Finalement, il ne faut pas de grand-chose pour complexifier notre rapport à la sexualité :
des non-dits dans le couple, une dose de fausses croyances, une disposition au dévouement, un malaise avec son corps. Ces ingrédients suffisent pour embarrasser notre désir de faire l’amour, de nous mélanger, de nous retrouver, de nous amuser avec l’autre. Nous pourrions élargir le propos en citant également d’autres problématiques impactant le désir sexuel, comme l’influence des hormones, notre histoire personnelle, notre façon de considérer le corps et le sexe de l’homme, notre hygiène de vie, notre santé, les douleurs si il y en a, notre disposition à érotiser ou pas, etc.
Chaque histoire est singulière, contextuelle et traversée par de multiples facteurs.
Chaque histoire est également faite de périodes où la sexualité est plus ou moins fluide, plus ou moins présente : à ce propos, combien de couples me confient ce désir de se « reconnecter » alors que les enfants grandissent, de se remettre au centre de leurs préoccupation pour penser une sexualité sur mesure, plus mûre, déliée des injonctions ou de leurs propres croyances.
Ce sont peut-être les premiers fils à tirer dans ce labyrinthe : accepter de prendre un peu de temps pour soi pour ensuite habiter de façon nouvelle le berceau de notre couple, lui offrir du temps, comme un enfant que l’on voudrait choyer, peu importe la forme.

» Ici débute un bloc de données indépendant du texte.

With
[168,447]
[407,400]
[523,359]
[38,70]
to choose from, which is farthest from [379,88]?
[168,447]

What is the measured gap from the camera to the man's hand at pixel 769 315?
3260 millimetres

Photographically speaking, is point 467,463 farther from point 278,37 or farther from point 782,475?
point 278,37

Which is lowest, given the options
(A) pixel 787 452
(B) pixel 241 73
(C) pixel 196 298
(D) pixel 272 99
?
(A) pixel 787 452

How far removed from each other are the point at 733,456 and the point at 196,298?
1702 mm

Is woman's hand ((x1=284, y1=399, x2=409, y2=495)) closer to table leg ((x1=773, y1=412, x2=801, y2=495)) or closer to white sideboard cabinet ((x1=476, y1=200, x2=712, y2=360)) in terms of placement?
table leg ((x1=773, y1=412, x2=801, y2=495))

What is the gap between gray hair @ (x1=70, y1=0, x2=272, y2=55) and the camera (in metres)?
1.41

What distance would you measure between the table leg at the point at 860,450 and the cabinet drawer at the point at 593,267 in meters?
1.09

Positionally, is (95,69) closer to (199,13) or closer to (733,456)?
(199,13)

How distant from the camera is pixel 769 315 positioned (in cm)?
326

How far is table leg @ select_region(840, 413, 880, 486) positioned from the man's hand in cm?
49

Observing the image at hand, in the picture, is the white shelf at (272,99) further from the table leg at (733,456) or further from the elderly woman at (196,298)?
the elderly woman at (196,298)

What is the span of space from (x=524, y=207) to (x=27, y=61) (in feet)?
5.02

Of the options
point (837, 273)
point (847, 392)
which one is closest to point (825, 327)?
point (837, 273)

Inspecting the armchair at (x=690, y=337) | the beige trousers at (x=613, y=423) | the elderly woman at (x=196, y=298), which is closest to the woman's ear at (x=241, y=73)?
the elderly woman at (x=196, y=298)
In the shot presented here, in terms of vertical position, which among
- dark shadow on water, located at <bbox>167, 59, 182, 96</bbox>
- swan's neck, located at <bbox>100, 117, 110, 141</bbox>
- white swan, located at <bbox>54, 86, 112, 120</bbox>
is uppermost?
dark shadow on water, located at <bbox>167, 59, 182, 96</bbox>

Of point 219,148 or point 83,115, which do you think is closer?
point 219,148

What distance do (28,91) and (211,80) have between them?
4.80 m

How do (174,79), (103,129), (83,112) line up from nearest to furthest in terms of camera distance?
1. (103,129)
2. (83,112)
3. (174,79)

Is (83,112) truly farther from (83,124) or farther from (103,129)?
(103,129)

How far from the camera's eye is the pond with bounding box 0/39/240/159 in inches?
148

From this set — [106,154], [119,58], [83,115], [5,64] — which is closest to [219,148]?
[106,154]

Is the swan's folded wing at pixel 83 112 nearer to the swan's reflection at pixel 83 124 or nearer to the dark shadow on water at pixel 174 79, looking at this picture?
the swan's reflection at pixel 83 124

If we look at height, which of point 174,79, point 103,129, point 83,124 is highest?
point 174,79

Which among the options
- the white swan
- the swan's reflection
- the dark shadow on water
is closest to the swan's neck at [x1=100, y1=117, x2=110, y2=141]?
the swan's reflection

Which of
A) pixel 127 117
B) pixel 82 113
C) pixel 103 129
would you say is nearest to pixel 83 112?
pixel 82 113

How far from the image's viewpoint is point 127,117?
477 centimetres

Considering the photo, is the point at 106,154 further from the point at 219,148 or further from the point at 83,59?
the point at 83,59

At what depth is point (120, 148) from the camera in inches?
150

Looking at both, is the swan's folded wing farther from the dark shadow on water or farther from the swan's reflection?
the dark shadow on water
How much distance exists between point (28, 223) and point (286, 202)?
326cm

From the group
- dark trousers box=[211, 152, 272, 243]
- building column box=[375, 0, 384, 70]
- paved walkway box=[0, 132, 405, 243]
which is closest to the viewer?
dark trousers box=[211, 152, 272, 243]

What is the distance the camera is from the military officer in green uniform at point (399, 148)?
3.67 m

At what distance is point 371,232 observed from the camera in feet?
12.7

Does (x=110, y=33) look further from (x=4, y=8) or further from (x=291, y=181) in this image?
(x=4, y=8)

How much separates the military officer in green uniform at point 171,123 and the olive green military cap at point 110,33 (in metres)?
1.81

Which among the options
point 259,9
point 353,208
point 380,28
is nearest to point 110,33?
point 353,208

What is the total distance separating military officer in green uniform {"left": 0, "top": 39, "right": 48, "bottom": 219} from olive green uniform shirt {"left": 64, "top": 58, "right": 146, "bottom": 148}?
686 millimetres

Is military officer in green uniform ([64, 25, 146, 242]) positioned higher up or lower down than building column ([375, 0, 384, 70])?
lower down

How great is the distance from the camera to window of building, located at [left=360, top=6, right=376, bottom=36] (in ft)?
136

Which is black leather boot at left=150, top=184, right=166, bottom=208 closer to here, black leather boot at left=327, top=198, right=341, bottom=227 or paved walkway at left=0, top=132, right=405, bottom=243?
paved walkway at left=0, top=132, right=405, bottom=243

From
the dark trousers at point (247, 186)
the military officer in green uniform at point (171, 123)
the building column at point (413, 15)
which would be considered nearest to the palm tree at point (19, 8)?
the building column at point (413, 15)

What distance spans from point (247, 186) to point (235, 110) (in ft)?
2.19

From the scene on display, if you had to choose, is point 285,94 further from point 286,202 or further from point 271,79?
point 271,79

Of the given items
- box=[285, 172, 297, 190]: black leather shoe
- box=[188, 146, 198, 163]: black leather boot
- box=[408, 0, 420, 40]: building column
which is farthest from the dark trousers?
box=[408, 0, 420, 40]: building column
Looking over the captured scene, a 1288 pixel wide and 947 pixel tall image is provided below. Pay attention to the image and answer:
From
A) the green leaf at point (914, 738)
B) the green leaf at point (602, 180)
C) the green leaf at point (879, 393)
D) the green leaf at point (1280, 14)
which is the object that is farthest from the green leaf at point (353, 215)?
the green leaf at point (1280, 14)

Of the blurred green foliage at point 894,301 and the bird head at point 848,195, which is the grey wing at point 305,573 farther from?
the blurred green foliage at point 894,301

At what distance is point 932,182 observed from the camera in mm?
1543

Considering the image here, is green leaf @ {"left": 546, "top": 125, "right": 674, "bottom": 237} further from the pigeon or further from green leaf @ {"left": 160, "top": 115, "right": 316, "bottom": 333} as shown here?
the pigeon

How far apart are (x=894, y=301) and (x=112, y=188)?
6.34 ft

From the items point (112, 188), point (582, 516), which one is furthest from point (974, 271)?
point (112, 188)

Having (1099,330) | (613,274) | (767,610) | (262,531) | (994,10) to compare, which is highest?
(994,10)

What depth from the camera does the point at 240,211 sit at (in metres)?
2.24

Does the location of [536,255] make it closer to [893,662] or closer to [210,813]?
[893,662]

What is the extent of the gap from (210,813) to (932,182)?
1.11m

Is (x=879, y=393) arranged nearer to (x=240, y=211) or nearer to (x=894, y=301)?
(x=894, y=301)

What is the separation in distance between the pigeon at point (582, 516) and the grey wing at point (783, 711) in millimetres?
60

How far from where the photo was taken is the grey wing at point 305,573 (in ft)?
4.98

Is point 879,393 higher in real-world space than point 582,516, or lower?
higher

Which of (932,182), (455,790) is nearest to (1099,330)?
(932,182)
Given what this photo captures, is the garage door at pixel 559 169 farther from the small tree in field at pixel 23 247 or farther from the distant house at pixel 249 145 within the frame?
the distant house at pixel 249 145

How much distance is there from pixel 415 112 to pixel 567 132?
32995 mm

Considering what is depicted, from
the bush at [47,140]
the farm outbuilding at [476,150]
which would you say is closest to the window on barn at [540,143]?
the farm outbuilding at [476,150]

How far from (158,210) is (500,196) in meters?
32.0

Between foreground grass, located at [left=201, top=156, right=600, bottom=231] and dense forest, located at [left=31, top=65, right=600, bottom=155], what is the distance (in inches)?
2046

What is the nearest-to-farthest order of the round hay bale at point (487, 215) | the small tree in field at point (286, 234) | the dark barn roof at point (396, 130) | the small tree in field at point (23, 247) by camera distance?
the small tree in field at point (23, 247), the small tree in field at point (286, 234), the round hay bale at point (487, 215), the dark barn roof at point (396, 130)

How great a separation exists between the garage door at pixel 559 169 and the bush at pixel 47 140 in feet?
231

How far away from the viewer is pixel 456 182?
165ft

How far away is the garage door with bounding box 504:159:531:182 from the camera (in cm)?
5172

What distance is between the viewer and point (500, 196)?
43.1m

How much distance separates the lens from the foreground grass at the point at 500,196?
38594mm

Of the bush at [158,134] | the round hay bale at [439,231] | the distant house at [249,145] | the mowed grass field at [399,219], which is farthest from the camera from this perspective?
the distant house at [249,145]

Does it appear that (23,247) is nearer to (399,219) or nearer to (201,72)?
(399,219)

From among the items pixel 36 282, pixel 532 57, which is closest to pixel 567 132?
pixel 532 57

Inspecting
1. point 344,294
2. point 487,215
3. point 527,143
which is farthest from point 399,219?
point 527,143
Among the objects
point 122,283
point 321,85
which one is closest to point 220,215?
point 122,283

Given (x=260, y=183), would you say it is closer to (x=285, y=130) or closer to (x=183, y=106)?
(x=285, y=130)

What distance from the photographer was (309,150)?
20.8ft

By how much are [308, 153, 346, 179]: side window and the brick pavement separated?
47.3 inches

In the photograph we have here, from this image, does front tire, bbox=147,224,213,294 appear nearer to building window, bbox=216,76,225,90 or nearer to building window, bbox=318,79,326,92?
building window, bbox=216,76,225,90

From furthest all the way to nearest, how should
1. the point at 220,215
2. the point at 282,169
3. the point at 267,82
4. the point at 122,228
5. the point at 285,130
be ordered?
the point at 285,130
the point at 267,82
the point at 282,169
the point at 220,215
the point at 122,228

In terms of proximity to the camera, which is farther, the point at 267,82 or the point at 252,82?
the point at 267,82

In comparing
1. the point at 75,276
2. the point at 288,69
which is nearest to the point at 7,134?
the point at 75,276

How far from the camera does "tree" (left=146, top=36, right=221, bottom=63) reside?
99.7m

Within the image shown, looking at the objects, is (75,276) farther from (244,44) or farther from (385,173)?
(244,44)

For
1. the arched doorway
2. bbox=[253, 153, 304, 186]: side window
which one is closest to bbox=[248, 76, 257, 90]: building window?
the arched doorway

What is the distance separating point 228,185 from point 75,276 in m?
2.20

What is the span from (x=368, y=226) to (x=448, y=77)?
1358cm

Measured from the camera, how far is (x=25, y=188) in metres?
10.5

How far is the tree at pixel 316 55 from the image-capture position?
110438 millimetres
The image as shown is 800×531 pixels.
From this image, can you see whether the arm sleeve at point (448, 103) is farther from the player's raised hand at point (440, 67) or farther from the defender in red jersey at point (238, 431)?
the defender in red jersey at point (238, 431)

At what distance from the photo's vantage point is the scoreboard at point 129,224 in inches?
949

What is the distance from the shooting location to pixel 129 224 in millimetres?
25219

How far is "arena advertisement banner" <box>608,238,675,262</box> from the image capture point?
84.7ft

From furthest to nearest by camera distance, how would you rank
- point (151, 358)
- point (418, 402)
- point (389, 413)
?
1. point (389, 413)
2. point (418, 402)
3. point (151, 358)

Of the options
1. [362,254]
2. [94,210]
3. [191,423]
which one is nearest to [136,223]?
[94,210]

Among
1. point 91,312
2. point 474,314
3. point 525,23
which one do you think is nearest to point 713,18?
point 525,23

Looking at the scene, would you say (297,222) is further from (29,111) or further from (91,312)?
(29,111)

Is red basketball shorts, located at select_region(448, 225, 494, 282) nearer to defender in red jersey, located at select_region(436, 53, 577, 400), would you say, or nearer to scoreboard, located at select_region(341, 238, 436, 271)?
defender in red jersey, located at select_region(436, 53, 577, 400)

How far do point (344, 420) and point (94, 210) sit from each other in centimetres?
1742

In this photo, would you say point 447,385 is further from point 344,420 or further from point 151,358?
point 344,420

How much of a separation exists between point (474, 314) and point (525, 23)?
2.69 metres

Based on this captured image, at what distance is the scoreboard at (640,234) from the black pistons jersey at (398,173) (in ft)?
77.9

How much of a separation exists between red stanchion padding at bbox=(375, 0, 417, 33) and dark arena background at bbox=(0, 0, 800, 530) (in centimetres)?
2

Finalement, c’est ce que fait Noémie dans ces instants de pauses thérapeutiques : un premier pas pour se mettre en chemin, un second pour interroger son désir, un troisième pour questionner son lien à l’autre, cet homme dont elle se dit amoureuse, un autre encore pour penser ce qu’elle souhaiterait vivre dans l’intimité érotique : du temps pour soi pour baliser du temps à deux.